▶ [Problem] Count the lines in the items below that contain the string "tree", matching case exactly. Give only the number.
── Rows ──
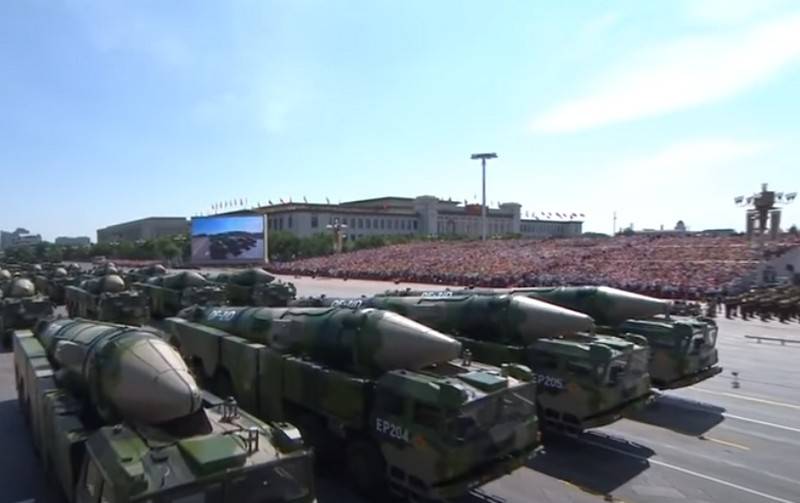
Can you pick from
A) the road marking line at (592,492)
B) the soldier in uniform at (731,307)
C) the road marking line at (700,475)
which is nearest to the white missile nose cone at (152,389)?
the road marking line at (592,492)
───
── Rows ──
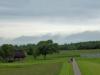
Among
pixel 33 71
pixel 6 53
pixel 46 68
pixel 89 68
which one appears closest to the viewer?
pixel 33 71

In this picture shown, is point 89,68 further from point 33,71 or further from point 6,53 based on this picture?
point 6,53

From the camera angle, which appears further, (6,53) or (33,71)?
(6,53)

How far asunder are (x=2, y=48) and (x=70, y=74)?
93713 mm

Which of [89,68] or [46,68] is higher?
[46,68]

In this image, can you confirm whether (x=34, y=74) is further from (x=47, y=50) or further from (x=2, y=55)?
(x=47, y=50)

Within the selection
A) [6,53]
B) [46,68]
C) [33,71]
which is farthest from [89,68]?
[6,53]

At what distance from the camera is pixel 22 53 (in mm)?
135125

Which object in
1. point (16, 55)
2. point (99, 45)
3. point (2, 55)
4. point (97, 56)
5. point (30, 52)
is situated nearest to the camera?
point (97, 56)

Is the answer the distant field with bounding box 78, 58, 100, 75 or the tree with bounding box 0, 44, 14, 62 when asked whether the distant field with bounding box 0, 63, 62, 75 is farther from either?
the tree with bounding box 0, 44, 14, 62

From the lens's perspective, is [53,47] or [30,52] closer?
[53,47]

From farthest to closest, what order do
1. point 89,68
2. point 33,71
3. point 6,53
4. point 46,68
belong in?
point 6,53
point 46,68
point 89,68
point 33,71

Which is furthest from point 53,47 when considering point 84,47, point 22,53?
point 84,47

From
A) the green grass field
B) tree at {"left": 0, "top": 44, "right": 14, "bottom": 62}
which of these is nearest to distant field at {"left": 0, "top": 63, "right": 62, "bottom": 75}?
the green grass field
───
── Rows ──
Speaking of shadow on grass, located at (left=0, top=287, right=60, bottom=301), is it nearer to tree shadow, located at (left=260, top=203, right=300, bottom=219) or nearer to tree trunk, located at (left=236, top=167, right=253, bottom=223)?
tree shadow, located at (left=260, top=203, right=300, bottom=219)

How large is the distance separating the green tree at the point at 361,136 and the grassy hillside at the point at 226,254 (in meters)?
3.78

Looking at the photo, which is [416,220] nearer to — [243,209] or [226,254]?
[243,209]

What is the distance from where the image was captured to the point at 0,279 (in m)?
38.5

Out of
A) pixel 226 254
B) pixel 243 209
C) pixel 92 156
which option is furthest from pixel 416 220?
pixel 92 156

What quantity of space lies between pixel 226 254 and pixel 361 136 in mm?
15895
───
▶ [The answer] 6